It was a field day out on a Dorset beach for fossil and souvenir hunters, where a Jurassic Coast cliff landslide revealed hundreds of prehistoric fossils from about 65 million years ago.
A week ago, a massive land mass in the village of Charmouth went collapsing into the sea and brought to the surface the ancient remains of ammonites, or sea creatures now extinct. These sea mollusks, valued for their complex spiral shells, went extinct the same time that dinosaurs did.
The remains varied in size, measuring a few inches across or spanning a couple of feet in size. There were also fish and aquatic reptile fossils within layers of mud from millions of years past.
‘Biggest Fall’ In Years
"It's the biggest fall I've seen down here for years, if not the biggest,” said Tony Gill of the Charmouth Fossil Shop in an interview, recalling that he looked across the beach and realized it looked “very different” when the fossils first appeared.
Gill added that the landslide, which needs the tide to come in and wash all the remaining clay, was so massive that it would take a number of years for the larger blocks from the collapsed cliff to be eroded by the sea.
This seems to be good news for those who want more prehistoric fossils, whether locals or visitors traveling from far-flung areas to get their fossil-hunting fix.
“We’ve been here about 20 years and we have not seen anything on this scale before,” Gill said.
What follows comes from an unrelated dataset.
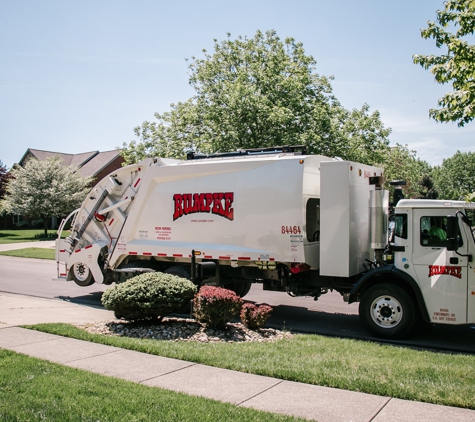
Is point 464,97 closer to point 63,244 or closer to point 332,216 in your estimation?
point 332,216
However, he added that there’s probably a one-in-a-thousand chance of landing a big fossil.
Fossil Hunters Warned: Do Not Risk Your Life
Ancient fossils are a cool thing to own, but hunters are forewarned: do not risk life and limb for that ideal specimen.
According to Maritime and Coastguard Agency campaigns coordinator Joanne Groenenberg, the recent substantial rainfall puts some cliffs and cliff edges at risk of instability and crumbling.
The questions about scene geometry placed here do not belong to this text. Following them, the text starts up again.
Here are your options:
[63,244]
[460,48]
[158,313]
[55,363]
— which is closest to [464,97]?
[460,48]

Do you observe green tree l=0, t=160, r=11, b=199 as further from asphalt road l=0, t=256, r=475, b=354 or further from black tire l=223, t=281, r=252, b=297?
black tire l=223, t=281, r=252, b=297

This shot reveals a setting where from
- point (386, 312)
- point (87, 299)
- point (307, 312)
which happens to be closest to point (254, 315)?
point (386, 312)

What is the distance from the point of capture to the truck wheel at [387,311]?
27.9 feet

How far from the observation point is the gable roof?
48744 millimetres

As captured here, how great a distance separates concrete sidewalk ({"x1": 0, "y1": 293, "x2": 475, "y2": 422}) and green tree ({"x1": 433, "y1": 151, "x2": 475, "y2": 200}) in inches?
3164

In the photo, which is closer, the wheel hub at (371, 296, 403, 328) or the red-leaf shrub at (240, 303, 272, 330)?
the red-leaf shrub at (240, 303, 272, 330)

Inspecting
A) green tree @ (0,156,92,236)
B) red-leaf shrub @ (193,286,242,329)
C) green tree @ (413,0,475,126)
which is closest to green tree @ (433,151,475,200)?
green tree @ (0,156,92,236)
People are warned to be cautious when walking across the cliffs’ top and bottom sections when taking a stroll during the holiday season. They are also asked to avoid hammering into the cliff and its rocks, but instead pick up specimens found lying on the beach.
It is also best to inform the Charmouth Heritage Coast Center for any significant discovery.
Fossil Hunts Around The World
In recent fossil sightings around the world, the remains of a 25-million-year-old flightless bird was spotted on Vancouver beach in Canada. The rare fossil, found in good condition, was identified by scientists as an unknown type of plotopterid, an extinct species that lived in the North Pacific from the late Eocene to the early Miocene periods.
In Red Deer Cave in southwest China, a recently discovered leg bone fossil was believed to be of an early human species that may have lived longer than previously thought and may have even existed along with modern human beings into the Ice Age.
The partial femur found in China exhibited characteristics linking it to the most ancient human evolutionary chain members, such as being small, narrow-shafted and with very thin outer shaft layer.
Not all experts agreed with the findings, but the authors themselves believed that as in any other case of fossil analysis, more work needs to be done to build a convincing case.